My musical addiction started at a very young age with Julie Andrews doing her imitation of a prozac-fueled spinning-top on a mountainside. That magic nun started the habit of a lifetime. (Please laugh. My nun puns are funny.)
The snobbish side of my addiction started at about sixteen when I saw the film version of The Phantom of the Opera. I remember sitting on the couch, eyebrows raised so high that they virtually disappeared into my (at that point, not receding) hairline. This was the musical everyone raved about? Watching Gerard "The Barking Phantom" Butler cry-singing over a toy monkey showed me my musical snobbery in its full technicolour glory.
I recoiled at Phantom.
I spat at Joseph and his damned dreamcoat.
I imagined writing strongly worded letters to local members of parliament to try and get Grease banned from, well, everywhere.
I would have led protest marches against Cats.
"What's your favourite musical?" People would ask.
"Oh, I doubt you'd know it," I'd say, my nose firmly planted in the air. "It's a little-known show from the '70s that was only produced once in an abandoned warehouse performed on rusty rickshaws. It closed down fifteen minutes into opening night."
"Oh." They'd reply, obviously baffled. "I really like Phantom..."
When I was about seventeen, I was on one of my Borders hunts. I was starving for new musicals, bad with money (two traits that have never left me) and had just enough to buy one CD if I decided to forgo lunch. I passed through their selection; nothing was really jumping out at me until I saw it.

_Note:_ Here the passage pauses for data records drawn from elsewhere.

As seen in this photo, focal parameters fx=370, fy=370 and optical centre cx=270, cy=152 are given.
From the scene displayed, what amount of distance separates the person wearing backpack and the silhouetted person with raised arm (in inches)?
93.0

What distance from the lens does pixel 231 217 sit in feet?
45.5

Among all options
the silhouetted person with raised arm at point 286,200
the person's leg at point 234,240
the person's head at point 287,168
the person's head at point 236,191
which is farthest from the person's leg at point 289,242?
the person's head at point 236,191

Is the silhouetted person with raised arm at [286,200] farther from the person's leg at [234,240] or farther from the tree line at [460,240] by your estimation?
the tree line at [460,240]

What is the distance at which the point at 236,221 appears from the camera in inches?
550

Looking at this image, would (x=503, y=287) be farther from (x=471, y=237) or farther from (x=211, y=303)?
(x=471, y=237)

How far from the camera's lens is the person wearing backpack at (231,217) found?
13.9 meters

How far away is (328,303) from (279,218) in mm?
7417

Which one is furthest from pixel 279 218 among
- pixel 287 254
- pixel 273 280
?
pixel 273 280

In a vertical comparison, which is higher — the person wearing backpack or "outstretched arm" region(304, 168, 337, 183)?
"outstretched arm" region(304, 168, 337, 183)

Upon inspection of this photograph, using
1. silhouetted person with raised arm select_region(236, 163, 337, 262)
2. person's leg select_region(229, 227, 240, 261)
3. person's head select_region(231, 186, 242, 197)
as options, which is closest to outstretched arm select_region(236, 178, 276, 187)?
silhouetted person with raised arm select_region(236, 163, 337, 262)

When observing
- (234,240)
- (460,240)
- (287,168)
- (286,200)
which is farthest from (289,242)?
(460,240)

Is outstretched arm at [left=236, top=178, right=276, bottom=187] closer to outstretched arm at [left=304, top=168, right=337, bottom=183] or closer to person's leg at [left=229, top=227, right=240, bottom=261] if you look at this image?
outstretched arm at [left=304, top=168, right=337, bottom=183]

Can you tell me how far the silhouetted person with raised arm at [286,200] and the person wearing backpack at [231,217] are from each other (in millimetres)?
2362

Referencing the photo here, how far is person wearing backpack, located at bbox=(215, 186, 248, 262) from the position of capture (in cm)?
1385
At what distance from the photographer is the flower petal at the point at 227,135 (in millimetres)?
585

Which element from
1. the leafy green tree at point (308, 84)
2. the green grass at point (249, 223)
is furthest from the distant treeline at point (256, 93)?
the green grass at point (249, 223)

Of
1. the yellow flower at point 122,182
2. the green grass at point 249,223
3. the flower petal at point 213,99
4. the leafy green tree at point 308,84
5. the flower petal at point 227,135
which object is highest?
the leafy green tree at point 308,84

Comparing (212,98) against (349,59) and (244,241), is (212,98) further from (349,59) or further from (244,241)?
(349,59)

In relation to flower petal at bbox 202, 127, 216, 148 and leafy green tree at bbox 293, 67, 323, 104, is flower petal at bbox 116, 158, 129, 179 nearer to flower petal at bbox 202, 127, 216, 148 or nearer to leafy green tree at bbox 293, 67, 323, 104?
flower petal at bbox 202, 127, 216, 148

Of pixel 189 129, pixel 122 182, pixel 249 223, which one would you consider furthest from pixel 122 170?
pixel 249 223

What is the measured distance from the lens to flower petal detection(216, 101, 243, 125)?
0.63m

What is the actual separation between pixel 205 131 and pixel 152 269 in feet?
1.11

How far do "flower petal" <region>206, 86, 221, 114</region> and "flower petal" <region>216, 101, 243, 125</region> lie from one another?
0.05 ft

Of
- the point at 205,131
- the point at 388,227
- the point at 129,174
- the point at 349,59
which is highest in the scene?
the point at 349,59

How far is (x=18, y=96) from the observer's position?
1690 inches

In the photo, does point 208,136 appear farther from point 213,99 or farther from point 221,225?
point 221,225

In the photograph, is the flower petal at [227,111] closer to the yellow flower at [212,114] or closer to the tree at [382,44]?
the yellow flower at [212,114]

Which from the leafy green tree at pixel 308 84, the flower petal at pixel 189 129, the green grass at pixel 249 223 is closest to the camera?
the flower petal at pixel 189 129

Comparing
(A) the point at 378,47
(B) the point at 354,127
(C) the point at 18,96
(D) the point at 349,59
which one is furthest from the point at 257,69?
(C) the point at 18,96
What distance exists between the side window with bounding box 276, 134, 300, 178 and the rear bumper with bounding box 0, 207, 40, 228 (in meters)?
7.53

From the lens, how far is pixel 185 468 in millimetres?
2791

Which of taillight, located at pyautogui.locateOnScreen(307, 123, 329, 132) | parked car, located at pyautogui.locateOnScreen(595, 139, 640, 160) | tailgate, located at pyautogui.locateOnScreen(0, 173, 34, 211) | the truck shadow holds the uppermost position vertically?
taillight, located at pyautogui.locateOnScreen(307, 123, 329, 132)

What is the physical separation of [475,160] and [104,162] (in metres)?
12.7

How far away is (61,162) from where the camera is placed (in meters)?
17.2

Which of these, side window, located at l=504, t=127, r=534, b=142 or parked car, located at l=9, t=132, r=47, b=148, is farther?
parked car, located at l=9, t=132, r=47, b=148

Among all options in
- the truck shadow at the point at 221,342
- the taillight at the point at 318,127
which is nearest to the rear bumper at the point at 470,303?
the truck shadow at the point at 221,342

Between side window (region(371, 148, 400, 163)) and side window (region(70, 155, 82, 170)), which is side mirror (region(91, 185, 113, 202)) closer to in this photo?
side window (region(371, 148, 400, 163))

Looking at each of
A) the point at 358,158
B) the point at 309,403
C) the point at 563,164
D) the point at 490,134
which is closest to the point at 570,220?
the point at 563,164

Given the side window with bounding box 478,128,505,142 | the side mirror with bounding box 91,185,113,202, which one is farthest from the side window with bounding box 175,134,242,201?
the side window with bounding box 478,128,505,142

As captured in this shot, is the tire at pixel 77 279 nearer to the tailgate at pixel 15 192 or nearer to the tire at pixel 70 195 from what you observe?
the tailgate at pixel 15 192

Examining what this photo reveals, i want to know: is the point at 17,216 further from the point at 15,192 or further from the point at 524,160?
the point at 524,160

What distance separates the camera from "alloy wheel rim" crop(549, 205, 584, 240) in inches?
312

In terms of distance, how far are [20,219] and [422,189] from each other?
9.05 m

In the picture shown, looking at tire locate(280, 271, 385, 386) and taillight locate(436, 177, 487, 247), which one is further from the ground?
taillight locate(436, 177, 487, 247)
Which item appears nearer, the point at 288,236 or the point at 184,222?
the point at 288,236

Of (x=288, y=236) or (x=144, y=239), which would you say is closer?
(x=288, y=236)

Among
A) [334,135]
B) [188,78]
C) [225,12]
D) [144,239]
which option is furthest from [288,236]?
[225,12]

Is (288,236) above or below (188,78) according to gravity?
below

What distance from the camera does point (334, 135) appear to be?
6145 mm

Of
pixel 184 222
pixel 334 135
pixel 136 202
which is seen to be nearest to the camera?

If there is one thing that is more powerful than my snobbery, it's my desire to hoard. If there is a cast recording of it, I want it. I don't care what the show is, I want that recording! (This explains the multiple copies of Phantom I possess) and so, despite the fact that I found the idea of a Legally Blonde musical ridiculous and despite the fact that I'd already passed it off as "terrible" in my mind, I bought it.
When I got home, I put the music onto my MP3 player and went about my tradition for listening to new cast recordings which includes a pack of cigarettes, a bottle of Raro and my favourite spot on the porch step.
I sat back to listen, sneer firmly fixed on my face. I listened to the first song and rolled my eyes so hard that I may have sprained a retina. The second song played and I snorted. Halfway through the third song and I was grinning like an idiot and then came "Blood in the Water". This is the song that made me laugh out loud and fall in love with the show. The lyrics were clever and witty and the character of Callahan was played by Michael Rupert (!!!!) who I already loved from his work in the musicals Falsettoland and Elegies. The soundtrack stopped and then I played it again. I had it on repeat for about a month. "Blood in the Water" was added to my daily shower song list and Callahan was added to my list of top ten dream roles I wanted to play (although to someone who then and now considers himself a non-singer, it seemed like a delightfully unattainable dream...) The idea of Legally Blonde the Musical is bizarre and ridiculous and yet it works. The show is fun, funny, clever, catchy, and full of heart.
In Legally Blonde, the main character Elle is judged for her appearance. She's seen as dumb, flighty, vapid and slutty despite none of these things being reflected in her character. She is unfairly judged by a majority of the characters and all she needs is to be given a chance.
When I first saw the Legally Blonde cast recording, I went into full judgement mode. I thought it would be a stupid show, filled with unoriginal characters, unintelligent lyrics and music that sounds like a Britney Spears song. I gave it a chance, and I was wrong. How's that for a case of life imitating art?
I learned that, even when it comes to musical theatre, never judge a book by its cover.
Except for Phantom. Always judge Phantom.